━━━ PASSAGE TO READ
Mr. Biden said the administration “should have been using January and February to prepare ourselves, to put in place a plan for testing and containment so we wouldn’t have to resort to these extreme social distancing measures that have put our economy into a free fall.”

“Trump didn’t do that, and now we’re all paying the price,” he said.

Mr. Biden also said the president should fly the flag atop the White House at half-staff out of respect for the victims of the pandemic. The president responded, “I would not mind doing that. I think lowering the flags would be something very appropriate.

“I don’t think that anybody can feel any worse than I do about all the death and destruction that’s so needless,” the president said.

Mr. Trump, who hosted Democratic Gov. Phil Murphy of New Jersey in the Oval Office Thursday, defended his response, pointing to about 6 million tests conducted and thousands of ventilators manufactured and delivered to hospitals.

“We’re very proud of the job we’ve done,” he said.

Mr. Murphy came to the White House seeking more federal aid in the next round of emergency pandemic relief. House Speaker Nancy Pelosi said Thursday that Democrats want $1 trillion for states and municipalities that have been hit hard by the coronavirus.

But Mr. Trump said he wants “to take a little bit of a pause,” after Congress and the administration have spent nearly $3 trillion already on emergency aid.

“Bailouts are tough,” he said. “They happen to be Democrat states. It’s California, New York. Illinois is in big trouble. Republican states are certainly in strong shape. Is it fair to do that? We’re going to look at it. If we do that, we’ll have to get something for it.”

Mr. Trump has been pushing for eliminating sanctuaries for illegal immigrants as a condition for more aid.

Mr. Biden’s attack was another example of Democrats’ plan to turn the election into a referendum on the president’s handling of the crisis and the economic damage that has resulted.

The president on Thursday denied press reports that he “erupted” at his top campaign advisers last week when they presented him with troubling polling data that showed his support eroding in battleground states as his response to the coronavirus has been criticized.

Mr. Trump’s advisers reportedly told him that his frequent feuding with reporters at coronavirus briefings was hurting his standing among seniors. The president called it “made up nonsense” and said he didn’t shout at his campaign manager, Brad Parscale.

A 50-state survey released Thursday by Northeastern, Harvard and Rutgers universities found approval of Mr. Trump’s handling of the coronavirus crisis at 44%, with 40% disapproving. Job-approval for all 50 governors averaged 66%, the researchers found.
━━━━━━
━━━ LISTED ENTRIES
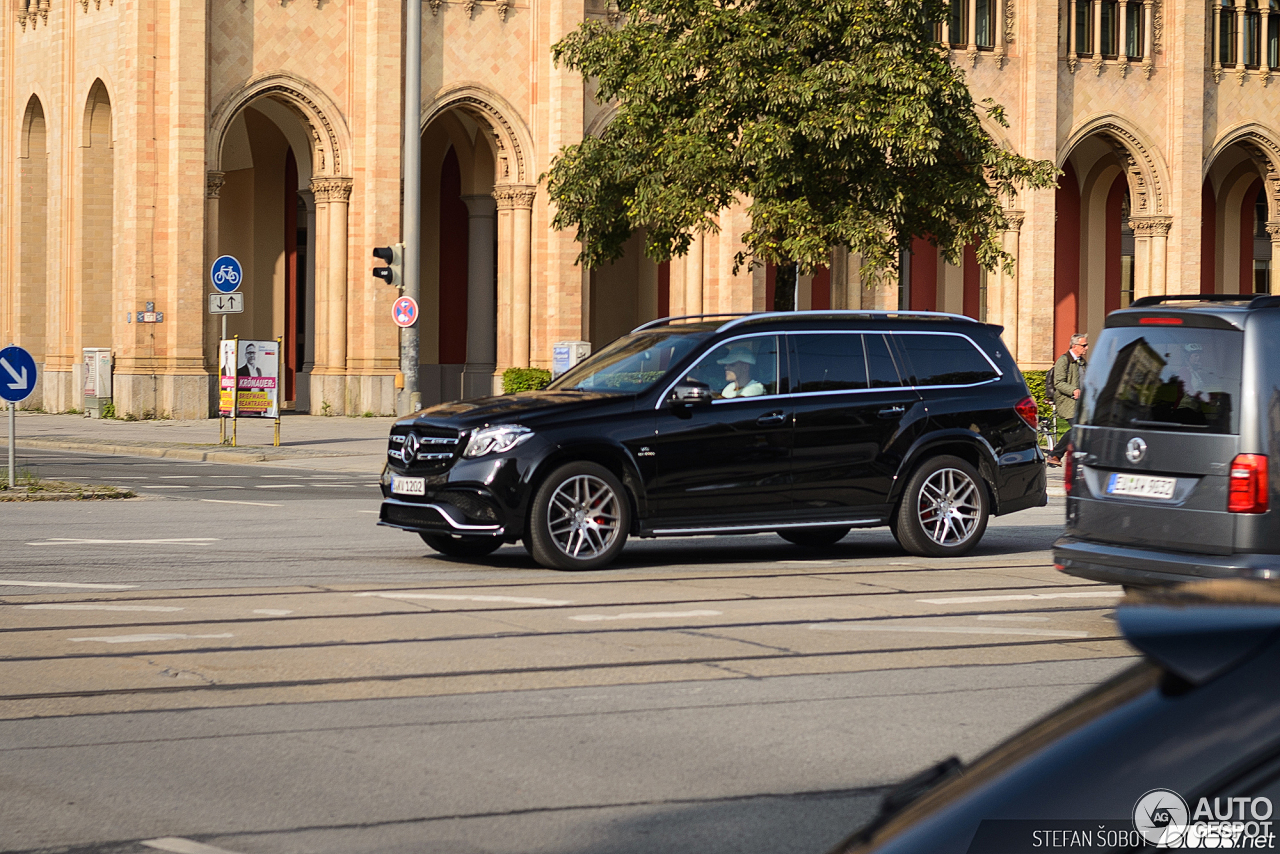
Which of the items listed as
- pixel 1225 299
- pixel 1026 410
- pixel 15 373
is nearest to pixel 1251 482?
pixel 1225 299

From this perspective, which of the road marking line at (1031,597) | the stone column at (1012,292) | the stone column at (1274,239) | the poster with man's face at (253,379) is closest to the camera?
the road marking line at (1031,597)

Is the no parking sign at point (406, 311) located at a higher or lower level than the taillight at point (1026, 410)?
higher

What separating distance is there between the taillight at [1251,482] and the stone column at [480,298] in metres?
35.2

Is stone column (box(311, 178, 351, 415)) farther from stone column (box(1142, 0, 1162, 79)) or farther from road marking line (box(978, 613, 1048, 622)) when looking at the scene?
road marking line (box(978, 613, 1048, 622))

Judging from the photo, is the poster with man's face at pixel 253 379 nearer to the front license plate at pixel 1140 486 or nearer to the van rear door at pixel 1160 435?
the van rear door at pixel 1160 435

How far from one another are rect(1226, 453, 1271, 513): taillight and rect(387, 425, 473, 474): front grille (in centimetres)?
508

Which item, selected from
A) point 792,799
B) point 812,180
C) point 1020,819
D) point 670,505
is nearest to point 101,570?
point 670,505

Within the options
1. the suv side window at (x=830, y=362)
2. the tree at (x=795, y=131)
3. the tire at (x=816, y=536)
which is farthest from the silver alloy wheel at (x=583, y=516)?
the tree at (x=795, y=131)

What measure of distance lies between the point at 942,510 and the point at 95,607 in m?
6.26

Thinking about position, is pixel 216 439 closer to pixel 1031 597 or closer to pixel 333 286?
pixel 333 286

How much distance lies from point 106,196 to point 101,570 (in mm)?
30029

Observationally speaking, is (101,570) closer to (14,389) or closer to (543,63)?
(14,389)

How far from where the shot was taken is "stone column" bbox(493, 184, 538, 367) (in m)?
39.4

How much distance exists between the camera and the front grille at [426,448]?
1112 centimetres
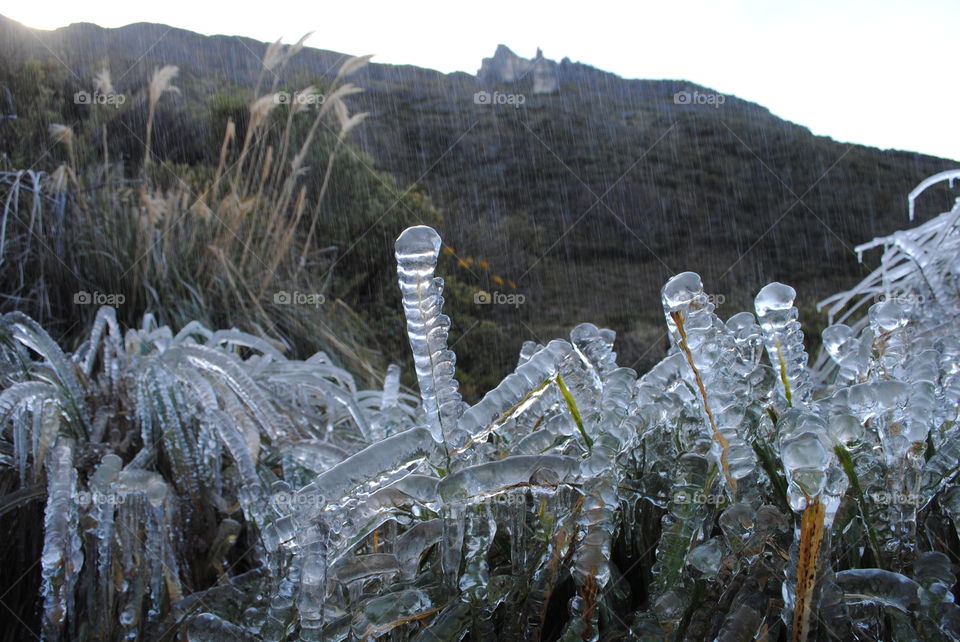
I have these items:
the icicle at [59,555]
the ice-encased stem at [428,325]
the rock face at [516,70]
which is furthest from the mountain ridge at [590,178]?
the ice-encased stem at [428,325]

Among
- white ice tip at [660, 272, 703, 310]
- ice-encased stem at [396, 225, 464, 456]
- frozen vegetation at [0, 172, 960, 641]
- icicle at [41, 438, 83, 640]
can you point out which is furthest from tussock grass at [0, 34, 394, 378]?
white ice tip at [660, 272, 703, 310]

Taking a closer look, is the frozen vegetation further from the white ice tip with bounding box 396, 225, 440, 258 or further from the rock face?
the rock face

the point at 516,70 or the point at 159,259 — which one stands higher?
the point at 516,70

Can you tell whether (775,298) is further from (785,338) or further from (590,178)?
(590,178)

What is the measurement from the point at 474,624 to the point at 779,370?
1.14 feet

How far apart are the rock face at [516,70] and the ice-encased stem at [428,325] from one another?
43.6 ft

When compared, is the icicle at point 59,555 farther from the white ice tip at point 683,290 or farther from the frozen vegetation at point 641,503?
the white ice tip at point 683,290

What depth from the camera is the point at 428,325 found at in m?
0.59

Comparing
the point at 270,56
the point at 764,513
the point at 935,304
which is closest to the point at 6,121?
the point at 270,56

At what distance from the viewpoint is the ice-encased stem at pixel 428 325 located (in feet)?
1.84

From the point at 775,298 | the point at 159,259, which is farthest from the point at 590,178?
the point at 775,298

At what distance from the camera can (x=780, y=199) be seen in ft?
35.7

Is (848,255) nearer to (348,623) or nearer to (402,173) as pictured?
(402,173)

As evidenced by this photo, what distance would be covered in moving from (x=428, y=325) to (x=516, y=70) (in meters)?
14.3
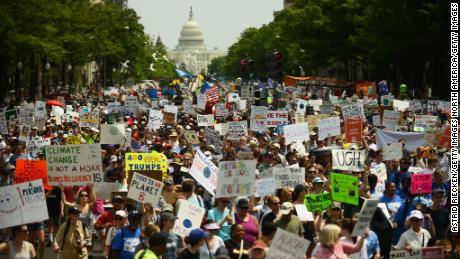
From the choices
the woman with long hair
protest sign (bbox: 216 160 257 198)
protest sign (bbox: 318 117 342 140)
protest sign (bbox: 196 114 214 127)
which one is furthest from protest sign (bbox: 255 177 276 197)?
protest sign (bbox: 196 114 214 127)

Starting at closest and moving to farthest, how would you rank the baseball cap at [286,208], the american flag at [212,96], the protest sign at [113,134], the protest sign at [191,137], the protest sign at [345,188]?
the baseball cap at [286,208], the protest sign at [345,188], the protest sign at [113,134], the protest sign at [191,137], the american flag at [212,96]

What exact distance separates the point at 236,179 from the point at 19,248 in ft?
11.8

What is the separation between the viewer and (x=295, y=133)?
26375 mm

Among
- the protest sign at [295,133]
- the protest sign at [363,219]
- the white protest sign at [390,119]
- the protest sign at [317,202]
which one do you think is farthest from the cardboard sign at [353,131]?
the protest sign at [363,219]

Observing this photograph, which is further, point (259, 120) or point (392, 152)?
point (259, 120)

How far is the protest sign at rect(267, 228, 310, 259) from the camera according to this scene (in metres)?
12.0

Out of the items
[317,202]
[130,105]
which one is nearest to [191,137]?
[317,202]

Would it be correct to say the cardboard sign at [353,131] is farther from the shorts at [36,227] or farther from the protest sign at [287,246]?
the protest sign at [287,246]

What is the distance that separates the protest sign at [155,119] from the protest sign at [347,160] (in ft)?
47.0

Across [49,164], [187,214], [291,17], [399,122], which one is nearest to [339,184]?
[187,214]

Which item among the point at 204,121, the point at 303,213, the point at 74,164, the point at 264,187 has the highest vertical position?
the point at 74,164

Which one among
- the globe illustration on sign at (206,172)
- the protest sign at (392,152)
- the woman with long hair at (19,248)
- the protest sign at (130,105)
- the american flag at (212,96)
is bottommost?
the protest sign at (130,105)

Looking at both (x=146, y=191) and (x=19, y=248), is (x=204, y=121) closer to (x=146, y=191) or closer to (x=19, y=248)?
(x=146, y=191)

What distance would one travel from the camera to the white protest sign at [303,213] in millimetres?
15484
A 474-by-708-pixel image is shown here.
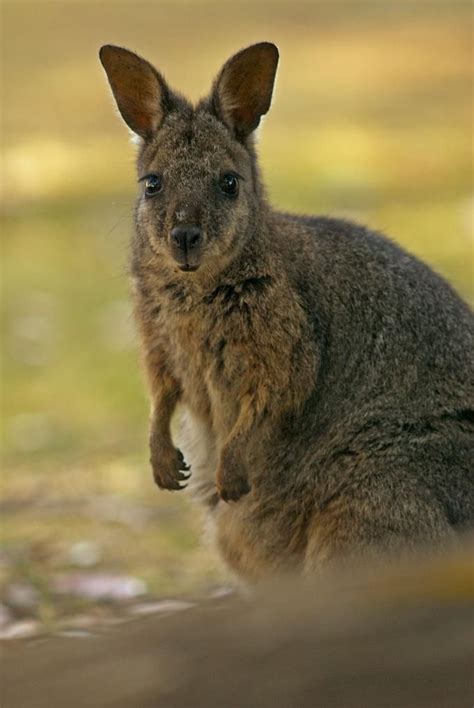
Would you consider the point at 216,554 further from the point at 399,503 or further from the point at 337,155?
the point at 337,155

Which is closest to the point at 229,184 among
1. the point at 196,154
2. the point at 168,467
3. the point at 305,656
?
the point at 196,154

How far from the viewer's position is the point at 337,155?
13.4 meters

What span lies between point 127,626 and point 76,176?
1090 cm

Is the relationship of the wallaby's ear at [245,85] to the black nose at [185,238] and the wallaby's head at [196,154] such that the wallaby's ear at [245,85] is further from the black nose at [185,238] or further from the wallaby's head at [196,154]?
the black nose at [185,238]

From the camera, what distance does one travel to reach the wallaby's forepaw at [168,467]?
15.1 ft

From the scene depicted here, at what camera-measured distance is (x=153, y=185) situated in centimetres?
436

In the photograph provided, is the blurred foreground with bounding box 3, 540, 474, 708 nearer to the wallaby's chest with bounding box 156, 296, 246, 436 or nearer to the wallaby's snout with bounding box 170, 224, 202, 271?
the wallaby's snout with bounding box 170, 224, 202, 271

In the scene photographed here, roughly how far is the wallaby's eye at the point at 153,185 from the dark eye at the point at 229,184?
186mm

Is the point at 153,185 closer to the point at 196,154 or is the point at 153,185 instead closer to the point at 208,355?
the point at 196,154

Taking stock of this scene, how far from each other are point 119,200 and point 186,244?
780 cm

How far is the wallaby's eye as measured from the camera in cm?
434

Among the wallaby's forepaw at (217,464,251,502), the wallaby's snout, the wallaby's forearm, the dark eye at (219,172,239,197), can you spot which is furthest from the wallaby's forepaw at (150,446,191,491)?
the dark eye at (219,172,239,197)

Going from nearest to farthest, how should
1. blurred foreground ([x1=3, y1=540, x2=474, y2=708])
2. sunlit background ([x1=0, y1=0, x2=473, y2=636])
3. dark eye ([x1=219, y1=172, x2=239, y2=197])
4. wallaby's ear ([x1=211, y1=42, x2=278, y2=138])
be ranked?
1. blurred foreground ([x1=3, y1=540, x2=474, y2=708])
2. dark eye ([x1=219, y1=172, x2=239, y2=197])
3. wallaby's ear ([x1=211, y1=42, x2=278, y2=138])
4. sunlit background ([x1=0, y1=0, x2=473, y2=636])

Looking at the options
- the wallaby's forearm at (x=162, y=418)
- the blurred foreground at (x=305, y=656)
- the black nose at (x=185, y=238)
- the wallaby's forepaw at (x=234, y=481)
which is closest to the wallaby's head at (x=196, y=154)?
the black nose at (x=185, y=238)
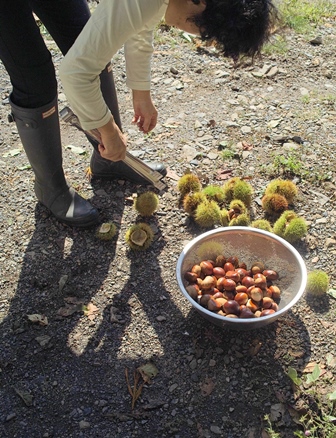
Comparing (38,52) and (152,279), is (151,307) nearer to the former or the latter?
(152,279)

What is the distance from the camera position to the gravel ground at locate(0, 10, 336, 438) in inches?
84.5

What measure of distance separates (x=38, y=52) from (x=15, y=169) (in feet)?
3.90

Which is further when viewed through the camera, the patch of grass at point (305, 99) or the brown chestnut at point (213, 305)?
the patch of grass at point (305, 99)

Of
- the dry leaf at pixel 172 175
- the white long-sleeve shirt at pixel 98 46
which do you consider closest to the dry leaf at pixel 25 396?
the white long-sleeve shirt at pixel 98 46

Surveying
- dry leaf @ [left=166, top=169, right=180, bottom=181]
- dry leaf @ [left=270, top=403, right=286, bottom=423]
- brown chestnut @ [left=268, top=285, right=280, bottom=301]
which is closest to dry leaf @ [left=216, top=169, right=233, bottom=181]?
dry leaf @ [left=166, top=169, right=180, bottom=181]

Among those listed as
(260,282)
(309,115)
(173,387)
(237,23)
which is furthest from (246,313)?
(309,115)

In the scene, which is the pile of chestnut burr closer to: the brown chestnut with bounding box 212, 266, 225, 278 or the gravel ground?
the brown chestnut with bounding box 212, 266, 225, 278

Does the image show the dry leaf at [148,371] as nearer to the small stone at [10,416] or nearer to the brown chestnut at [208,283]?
the brown chestnut at [208,283]

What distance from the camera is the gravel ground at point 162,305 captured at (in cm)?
215

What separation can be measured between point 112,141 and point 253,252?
0.91 metres

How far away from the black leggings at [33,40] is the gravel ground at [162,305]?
2.64 ft

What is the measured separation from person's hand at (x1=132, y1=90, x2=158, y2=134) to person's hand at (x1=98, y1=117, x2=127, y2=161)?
0.24m

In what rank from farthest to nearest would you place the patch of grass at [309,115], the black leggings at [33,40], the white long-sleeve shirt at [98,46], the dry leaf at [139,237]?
the patch of grass at [309,115] < the dry leaf at [139,237] < the black leggings at [33,40] < the white long-sleeve shirt at [98,46]

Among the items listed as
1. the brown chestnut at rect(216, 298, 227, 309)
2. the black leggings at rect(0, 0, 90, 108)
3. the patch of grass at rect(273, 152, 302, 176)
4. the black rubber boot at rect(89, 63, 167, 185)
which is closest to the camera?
the black leggings at rect(0, 0, 90, 108)
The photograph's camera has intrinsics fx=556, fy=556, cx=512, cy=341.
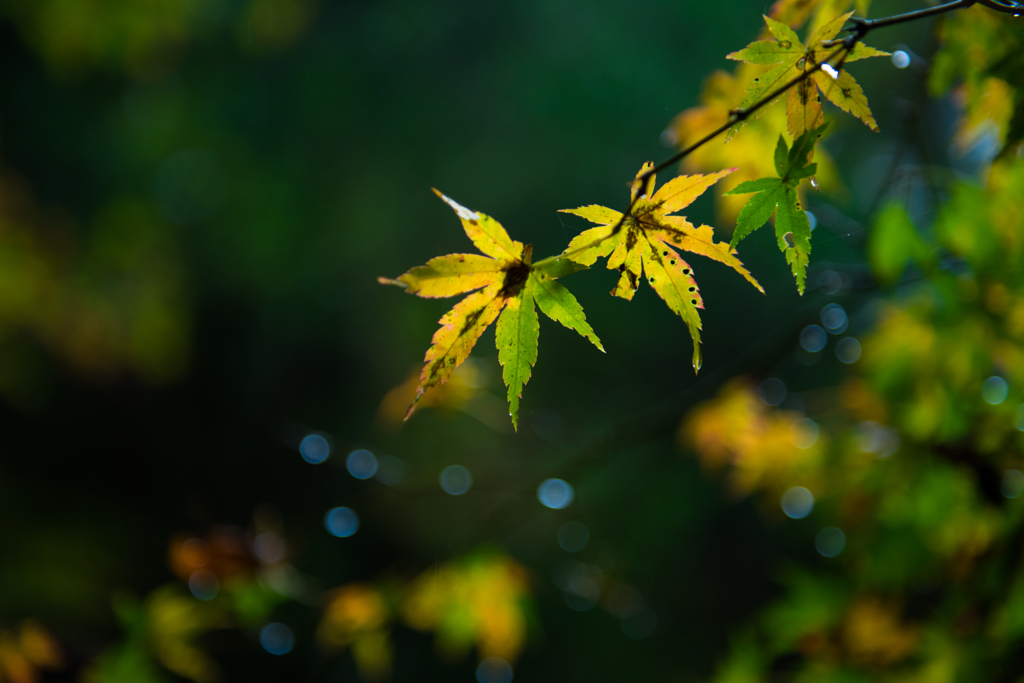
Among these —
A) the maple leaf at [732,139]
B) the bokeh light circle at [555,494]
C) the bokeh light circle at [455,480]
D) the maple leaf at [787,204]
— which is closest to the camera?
the maple leaf at [787,204]

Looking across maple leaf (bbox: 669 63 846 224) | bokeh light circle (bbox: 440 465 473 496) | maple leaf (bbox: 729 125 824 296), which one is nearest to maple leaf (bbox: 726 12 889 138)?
maple leaf (bbox: 729 125 824 296)

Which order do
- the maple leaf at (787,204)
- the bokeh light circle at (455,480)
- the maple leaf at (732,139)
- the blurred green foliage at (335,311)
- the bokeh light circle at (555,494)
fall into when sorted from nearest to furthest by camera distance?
the maple leaf at (787,204)
the maple leaf at (732,139)
the bokeh light circle at (555,494)
the bokeh light circle at (455,480)
the blurred green foliage at (335,311)

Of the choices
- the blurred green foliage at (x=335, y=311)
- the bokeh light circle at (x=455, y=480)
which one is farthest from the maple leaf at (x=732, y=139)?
the blurred green foliage at (x=335, y=311)

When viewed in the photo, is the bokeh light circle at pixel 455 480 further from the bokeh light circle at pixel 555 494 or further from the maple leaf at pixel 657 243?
the maple leaf at pixel 657 243

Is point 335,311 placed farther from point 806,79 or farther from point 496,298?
point 806,79

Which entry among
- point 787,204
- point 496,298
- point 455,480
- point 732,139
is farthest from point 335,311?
point 787,204

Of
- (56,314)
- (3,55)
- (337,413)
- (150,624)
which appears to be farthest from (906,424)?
(3,55)

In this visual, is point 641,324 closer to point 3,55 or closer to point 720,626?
point 720,626

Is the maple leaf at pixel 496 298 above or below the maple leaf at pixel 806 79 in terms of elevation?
below
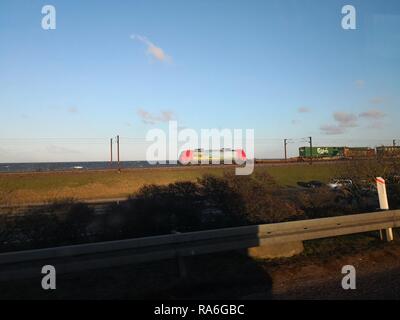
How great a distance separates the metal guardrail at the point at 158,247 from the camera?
6.36 meters

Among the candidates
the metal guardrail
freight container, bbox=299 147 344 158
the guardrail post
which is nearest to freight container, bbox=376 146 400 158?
the metal guardrail

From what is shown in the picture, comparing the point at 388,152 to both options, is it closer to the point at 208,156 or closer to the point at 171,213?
the point at 171,213

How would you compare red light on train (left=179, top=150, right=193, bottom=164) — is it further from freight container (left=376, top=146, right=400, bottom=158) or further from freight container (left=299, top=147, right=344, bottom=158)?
freight container (left=376, top=146, right=400, bottom=158)

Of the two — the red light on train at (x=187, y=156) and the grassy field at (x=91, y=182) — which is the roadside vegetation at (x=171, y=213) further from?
the red light on train at (x=187, y=156)

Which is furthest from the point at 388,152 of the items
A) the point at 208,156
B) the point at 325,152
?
the point at 325,152

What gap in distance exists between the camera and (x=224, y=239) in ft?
25.3

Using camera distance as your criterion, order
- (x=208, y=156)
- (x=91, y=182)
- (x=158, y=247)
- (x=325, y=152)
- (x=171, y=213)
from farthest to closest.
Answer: (x=325, y=152) → (x=208, y=156) → (x=91, y=182) → (x=171, y=213) → (x=158, y=247)

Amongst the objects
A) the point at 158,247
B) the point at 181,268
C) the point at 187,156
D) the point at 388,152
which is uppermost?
the point at 187,156

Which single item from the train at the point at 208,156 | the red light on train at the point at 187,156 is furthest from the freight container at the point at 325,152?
the red light on train at the point at 187,156

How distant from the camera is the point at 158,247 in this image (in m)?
7.17
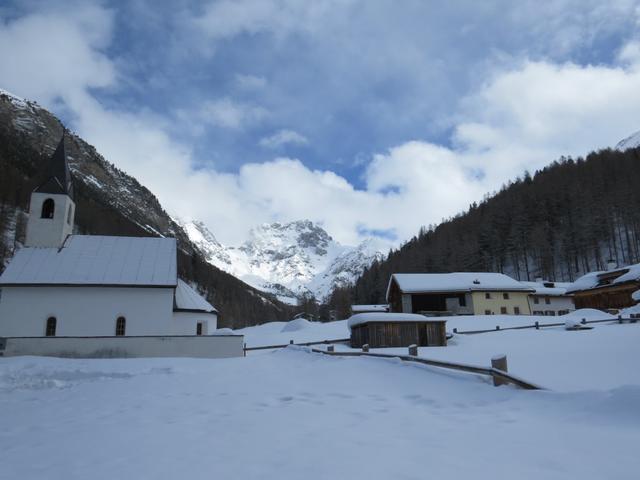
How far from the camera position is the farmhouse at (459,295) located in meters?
55.2

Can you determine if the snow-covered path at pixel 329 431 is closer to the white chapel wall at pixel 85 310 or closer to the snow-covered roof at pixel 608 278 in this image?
the white chapel wall at pixel 85 310

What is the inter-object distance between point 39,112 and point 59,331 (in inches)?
6126

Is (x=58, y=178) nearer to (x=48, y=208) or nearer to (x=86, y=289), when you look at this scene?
→ (x=48, y=208)

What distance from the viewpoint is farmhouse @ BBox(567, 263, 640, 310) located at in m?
50.1

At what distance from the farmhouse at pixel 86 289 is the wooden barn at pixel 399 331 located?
38.0ft

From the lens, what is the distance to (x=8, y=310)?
28.6 meters

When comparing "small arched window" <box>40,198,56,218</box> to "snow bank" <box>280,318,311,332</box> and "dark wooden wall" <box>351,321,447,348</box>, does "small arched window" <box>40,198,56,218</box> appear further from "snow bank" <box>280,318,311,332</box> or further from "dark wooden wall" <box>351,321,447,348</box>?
"snow bank" <box>280,318,311,332</box>

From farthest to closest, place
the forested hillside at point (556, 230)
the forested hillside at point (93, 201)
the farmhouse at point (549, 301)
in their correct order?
the forested hillside at point (556, 230), the forested hillside at point (93, 201), the farmhouse at point (549, 301)

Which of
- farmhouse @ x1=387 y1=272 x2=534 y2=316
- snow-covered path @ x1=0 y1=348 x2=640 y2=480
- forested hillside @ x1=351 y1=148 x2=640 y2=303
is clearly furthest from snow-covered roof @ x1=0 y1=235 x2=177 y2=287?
forested hillside @ x1=351 y1=148 x2=640 y2=303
━━━━━━
### QUESTIONS
1. In the passage on the pandemic response, what average job approval did the researchers find for all 50 governors?
2. Please continue the passage on the pandemic response from its final sentence.

### SOLVED PROBLEMS
1. 66%

2.
Mr. Trump said he expects the U.S. economy to begin a “very strong comeback” in the third quarter.

“I think we’re gonna have potentially a great fourth quarter. I feel it. Sometimes what I feel is better than what I think,” Mr. Trump said.

At least 7,000 of the 62,000 coronavirus deaths in the U.S. have occurred at nursing homes. On Thursday afternoon, Mr. Trump announced steps aimed at improving safety for seniors, including shipments by the Federal Emergency Management Agency of extra personal protective equipment to all 15,400 certified nursing homes nationwide.

The administration also is directing $81 million from the March 27 CARES Act, a $2.2 trillion package, to increase inspections of nursing homes.

“Things are happening at the nursing homes that we’re not happy about,” Mr. Trump said. “We don’t want it to happen, so we’re checking that out very carefully and very methodically.”

The administration also is finalizing a rule requiring nursing homes to post testing data online and to report COVID-19 cases to their residents and family members.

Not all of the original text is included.